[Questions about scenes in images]

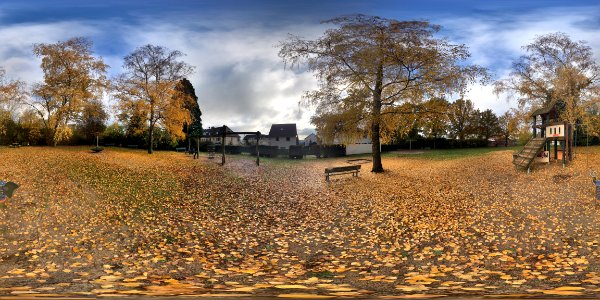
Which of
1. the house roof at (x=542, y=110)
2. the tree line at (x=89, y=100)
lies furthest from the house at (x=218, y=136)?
the house roof at (x=542, y=110)

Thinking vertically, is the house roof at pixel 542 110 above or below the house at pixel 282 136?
above

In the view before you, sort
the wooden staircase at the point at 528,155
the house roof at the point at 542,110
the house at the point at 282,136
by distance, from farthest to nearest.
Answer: the house at the point at 282,136
the house roof at the point at 542,110
the wooden staircase at the point at 528,155

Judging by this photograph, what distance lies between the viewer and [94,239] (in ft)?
29.2

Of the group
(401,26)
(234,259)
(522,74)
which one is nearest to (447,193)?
(401,26)

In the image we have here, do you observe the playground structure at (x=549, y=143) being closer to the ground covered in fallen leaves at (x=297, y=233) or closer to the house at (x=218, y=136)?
the ground covered in fallen leaves at (x=297, y=233)

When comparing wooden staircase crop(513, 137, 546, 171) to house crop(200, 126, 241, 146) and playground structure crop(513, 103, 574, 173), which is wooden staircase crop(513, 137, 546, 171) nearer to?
playground structure crop(513, 103, 574, 173)

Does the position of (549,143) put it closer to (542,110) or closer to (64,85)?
(542,110)

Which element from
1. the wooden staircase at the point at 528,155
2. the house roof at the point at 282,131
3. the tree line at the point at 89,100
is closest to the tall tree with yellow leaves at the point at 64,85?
the tree line at the point at 89,100

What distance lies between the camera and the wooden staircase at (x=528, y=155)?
18.9m

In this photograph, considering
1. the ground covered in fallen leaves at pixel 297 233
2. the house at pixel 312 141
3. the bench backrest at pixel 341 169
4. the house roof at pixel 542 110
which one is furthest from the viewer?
the house at pixel 312 141

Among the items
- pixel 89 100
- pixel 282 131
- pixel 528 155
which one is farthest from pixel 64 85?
pixel 528 155

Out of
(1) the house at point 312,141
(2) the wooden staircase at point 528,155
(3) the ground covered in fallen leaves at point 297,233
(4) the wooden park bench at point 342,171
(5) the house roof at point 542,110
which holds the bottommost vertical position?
(3) the ground covered in fallen leaves at point 297,233

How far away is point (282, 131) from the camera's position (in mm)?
33594

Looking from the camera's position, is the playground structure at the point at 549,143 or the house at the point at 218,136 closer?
the playground structure at the point at 549,143
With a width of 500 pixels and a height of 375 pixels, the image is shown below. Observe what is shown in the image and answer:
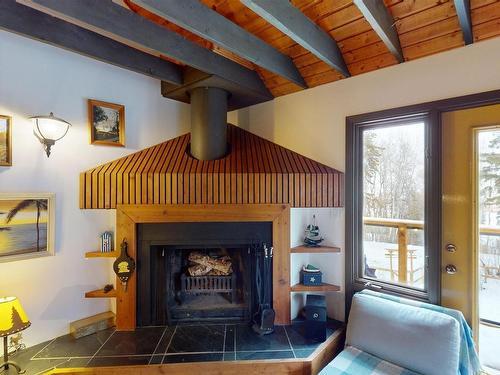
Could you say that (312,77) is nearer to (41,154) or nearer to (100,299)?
(41,154)

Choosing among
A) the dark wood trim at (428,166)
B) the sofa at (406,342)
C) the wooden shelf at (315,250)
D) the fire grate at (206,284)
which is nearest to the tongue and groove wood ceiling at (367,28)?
the dark wood trim at (428,166)

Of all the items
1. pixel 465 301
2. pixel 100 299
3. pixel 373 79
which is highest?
pixel 373 79

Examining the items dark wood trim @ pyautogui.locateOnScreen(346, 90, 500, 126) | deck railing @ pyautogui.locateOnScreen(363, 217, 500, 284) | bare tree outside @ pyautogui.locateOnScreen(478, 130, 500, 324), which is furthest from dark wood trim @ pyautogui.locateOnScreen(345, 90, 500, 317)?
bare tree outside @ pyautogui.locateOnScreen(478, 130, 500, 324)

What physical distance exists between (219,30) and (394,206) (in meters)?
1.90

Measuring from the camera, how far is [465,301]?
1.83m

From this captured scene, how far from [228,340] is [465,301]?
69.0 inches

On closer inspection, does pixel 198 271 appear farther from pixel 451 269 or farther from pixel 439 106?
pixel 439 106

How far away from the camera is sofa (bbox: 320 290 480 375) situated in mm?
1603

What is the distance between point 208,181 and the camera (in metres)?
2.11

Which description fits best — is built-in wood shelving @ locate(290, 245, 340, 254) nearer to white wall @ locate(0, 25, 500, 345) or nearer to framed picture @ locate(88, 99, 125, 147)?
white wall @ locate(0, 25, 500, 345)

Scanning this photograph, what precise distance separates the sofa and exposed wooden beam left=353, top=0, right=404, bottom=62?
185 cm

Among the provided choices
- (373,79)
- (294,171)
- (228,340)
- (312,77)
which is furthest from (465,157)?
(228,340)

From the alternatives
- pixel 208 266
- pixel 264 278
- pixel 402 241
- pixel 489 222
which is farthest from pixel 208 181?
pixel 489 222

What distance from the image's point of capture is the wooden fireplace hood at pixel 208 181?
2.05m
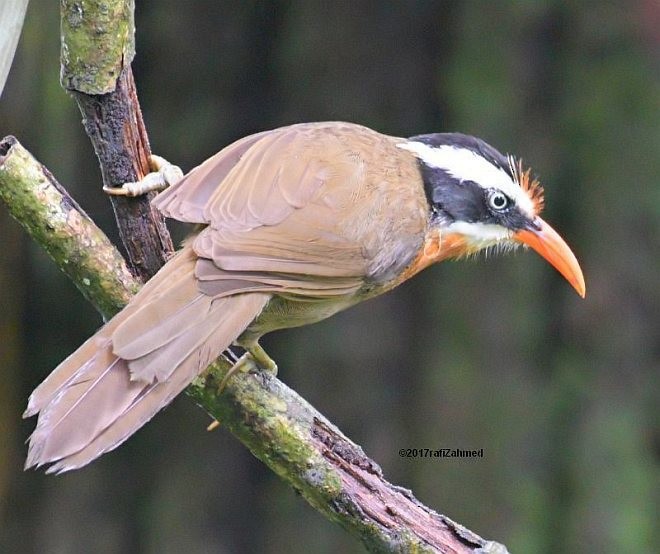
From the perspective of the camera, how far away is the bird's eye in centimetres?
288

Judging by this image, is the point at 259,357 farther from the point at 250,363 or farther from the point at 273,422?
the point at 273,422

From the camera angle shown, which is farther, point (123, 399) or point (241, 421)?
point (241, 421)

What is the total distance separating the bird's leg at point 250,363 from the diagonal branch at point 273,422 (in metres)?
0.01

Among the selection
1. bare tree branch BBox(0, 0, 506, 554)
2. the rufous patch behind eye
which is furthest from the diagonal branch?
the rufous patch behind eye

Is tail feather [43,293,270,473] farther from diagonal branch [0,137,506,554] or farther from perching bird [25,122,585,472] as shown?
diagonal branch [0,137,506,554]

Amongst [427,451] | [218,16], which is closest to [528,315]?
[427,451]

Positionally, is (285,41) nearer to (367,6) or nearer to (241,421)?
(367,6)

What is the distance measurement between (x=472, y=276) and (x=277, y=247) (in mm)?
1883

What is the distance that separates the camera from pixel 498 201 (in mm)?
2896

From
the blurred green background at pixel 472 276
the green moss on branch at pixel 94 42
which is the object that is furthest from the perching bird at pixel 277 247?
the blurred green background at pixel 472 276

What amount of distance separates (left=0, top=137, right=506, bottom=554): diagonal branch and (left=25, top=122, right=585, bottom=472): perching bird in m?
0.13

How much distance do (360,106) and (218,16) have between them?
24.9 inches

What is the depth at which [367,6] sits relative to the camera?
13.4 feet

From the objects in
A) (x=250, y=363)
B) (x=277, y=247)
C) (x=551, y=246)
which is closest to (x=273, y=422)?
(x=250, y=363)
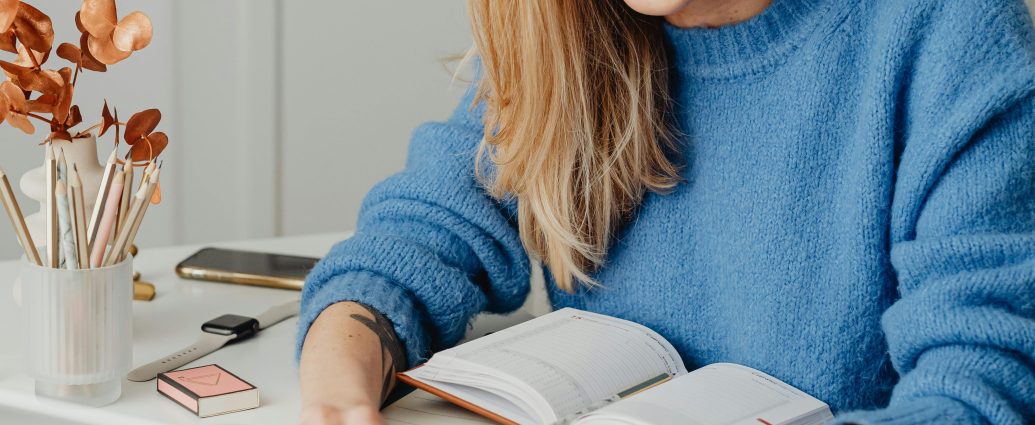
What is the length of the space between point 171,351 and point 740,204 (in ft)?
1.77

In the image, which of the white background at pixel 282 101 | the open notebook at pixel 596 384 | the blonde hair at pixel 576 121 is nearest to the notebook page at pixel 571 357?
the open notebook at pixel 596 384

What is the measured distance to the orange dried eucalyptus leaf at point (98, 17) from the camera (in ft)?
2.96

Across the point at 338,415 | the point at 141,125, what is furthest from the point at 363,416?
the point at 141,125

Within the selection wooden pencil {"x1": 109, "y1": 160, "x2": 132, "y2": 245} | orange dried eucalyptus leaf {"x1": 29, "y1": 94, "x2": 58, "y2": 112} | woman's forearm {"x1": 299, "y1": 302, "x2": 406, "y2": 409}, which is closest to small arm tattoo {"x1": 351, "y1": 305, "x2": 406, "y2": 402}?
woman's forearm {"x1": 299, "y1": 302, "x2": 406, "y2": 409}

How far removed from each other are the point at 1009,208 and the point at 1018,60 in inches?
4.4

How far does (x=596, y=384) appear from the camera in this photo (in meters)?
0.83

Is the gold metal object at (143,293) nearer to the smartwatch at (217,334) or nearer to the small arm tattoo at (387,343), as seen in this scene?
the smartwatch at (217,334)

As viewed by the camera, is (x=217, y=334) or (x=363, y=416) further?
(x=217, y=334)

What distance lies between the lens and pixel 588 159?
1062mm

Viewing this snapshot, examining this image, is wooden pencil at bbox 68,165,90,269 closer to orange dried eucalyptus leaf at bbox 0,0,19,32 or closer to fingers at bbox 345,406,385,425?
orange dried eucalyptus leaf at bbox 0,0,19,32

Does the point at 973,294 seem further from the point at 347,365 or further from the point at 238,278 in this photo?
the point at 238,278

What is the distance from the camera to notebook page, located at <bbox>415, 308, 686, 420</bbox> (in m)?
0.81

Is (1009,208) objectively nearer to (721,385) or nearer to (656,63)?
(721,385)

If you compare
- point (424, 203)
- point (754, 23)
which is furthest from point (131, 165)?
point (754, 23)
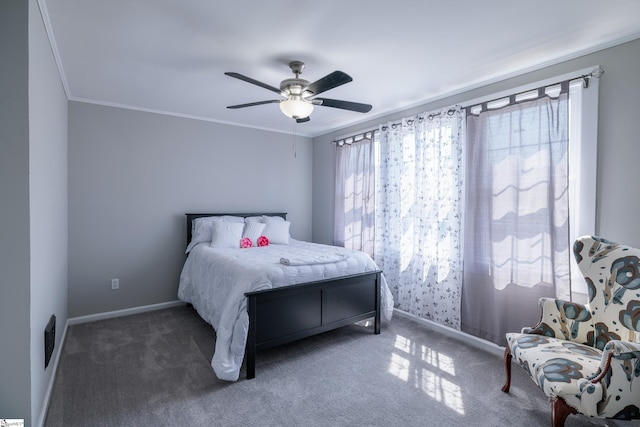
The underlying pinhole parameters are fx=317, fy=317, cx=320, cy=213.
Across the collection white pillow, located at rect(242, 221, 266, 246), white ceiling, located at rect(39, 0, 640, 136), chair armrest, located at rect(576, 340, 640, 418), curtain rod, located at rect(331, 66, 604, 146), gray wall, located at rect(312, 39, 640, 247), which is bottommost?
chair armrest, located at rect(576, 340, 640, 418)

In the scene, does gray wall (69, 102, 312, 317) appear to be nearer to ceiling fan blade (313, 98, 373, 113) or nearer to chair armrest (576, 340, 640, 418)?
ceiling fan blade (313, 98, 373, 113)

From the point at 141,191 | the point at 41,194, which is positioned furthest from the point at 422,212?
the point at 141,191

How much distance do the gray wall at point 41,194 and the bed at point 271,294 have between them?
1067 mm

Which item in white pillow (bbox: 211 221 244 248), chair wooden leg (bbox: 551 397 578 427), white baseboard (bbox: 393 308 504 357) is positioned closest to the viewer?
chair wooden leg (bbox: 551 397 578 427)

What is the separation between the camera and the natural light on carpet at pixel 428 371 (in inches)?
89.2

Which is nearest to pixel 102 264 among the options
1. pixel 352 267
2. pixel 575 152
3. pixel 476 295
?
pixel 352 267

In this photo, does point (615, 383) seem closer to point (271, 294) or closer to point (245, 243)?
point (271, 294)

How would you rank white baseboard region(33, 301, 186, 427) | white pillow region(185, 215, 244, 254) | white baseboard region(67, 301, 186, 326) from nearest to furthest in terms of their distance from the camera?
white baseboard region(33, 301, 186, 427)
white baseboard region(67, 301, 186, 326)
white pillow region(185, 215, 244, 254)

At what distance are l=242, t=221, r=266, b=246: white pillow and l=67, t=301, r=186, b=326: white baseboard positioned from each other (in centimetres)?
126

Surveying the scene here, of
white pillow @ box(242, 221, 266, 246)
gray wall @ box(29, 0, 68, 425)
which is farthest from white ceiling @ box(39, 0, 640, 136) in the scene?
white pillow @ box(242, 221, 266, 246)

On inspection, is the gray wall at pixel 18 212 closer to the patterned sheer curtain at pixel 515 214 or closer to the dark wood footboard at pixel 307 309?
the dark wood footboard at pixel 307 309

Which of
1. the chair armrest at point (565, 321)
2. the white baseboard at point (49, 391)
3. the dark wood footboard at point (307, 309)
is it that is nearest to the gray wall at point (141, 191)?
the white baseboard at point (49, 391)

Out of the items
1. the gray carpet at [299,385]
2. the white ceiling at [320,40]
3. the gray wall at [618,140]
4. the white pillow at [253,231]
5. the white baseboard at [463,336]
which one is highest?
the white ceiling at [320,40]

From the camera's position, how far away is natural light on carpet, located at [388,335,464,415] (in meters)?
2.27
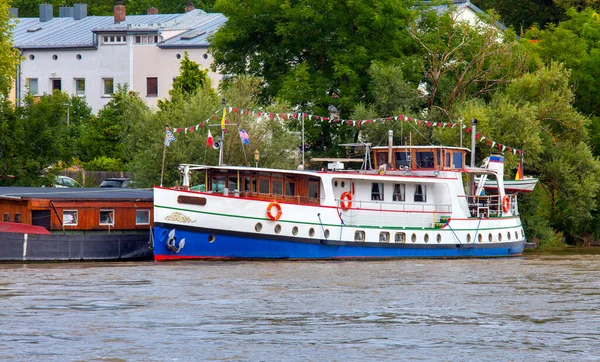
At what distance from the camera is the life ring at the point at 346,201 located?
4969cm

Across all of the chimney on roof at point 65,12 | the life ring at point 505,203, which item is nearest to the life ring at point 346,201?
the life ring at point 505,203

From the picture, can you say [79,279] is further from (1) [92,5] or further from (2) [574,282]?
(1) [92,5]

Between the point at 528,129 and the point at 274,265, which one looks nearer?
the point at 274,265

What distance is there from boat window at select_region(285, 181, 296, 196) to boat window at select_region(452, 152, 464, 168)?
7676 mm

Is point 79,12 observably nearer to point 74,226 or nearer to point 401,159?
point 401,159

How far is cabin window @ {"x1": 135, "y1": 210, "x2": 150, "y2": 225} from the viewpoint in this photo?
50.8 meters

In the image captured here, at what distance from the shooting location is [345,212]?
4978 cm

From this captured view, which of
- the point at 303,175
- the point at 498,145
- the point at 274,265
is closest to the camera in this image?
the point at 274,265

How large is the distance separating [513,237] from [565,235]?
9.83 meters

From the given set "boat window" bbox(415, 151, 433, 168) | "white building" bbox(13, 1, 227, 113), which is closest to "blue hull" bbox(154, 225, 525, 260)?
"boat window" bbox(415, 151, 433, 168)

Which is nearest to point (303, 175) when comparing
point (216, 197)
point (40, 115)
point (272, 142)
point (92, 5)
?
point (216, 197)

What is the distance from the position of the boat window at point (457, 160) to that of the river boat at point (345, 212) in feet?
0.14

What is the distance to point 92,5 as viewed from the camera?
123 m

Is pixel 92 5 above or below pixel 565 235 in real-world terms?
above
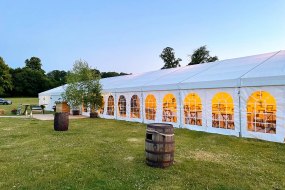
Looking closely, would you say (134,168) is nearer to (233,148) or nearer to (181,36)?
(233,148)

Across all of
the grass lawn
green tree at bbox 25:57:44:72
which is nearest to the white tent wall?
the grass lawn

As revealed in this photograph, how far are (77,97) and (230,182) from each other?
16.3m

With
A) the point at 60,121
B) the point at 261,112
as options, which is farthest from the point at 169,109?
the point at 60,121

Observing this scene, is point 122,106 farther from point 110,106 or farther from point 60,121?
point 60,121

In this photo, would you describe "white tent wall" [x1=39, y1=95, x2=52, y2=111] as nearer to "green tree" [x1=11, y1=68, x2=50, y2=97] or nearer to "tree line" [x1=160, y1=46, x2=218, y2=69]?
"green tree" [x1=11, y1=68, x2=50, y2=97]

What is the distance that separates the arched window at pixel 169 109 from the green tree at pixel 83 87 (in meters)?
7.40

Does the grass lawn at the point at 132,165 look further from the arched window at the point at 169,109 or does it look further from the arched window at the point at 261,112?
the arched window at the point at 169,109

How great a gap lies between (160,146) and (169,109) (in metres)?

Work to complete: Locate the line with "Observing this scene, is" in the entries above; extract it and every line after it, verbatim.

The response:
Observing this scene, is point 122,106 farther from point 110,106 or farther from point 60,121?
point 60,121

In this photo, would you describe "white tent wall" [x1=39, y1=95, x2=52, y2=111] as nearer to "green tree" [x1=11, y1=68, x2=50, y2=97] or nearer to "tree line" [x1=160, y1=46, x2=218, y2=69]?
"green tree" [x1=11, y1=68, x2=50, y2=97]

What is the distance that separates the arched window at pixel 169 109 from the green tree at pixel 83 87 (in meters)?
7.40

Does the grass lawn at the point at 132,165 look further from the arched window at the point at 169,109 or does it look further from the arched window at the point at 261,112?
the arched window at the point at 169,109

How great a gap lies between (160,146) and (169,109) (in metres)?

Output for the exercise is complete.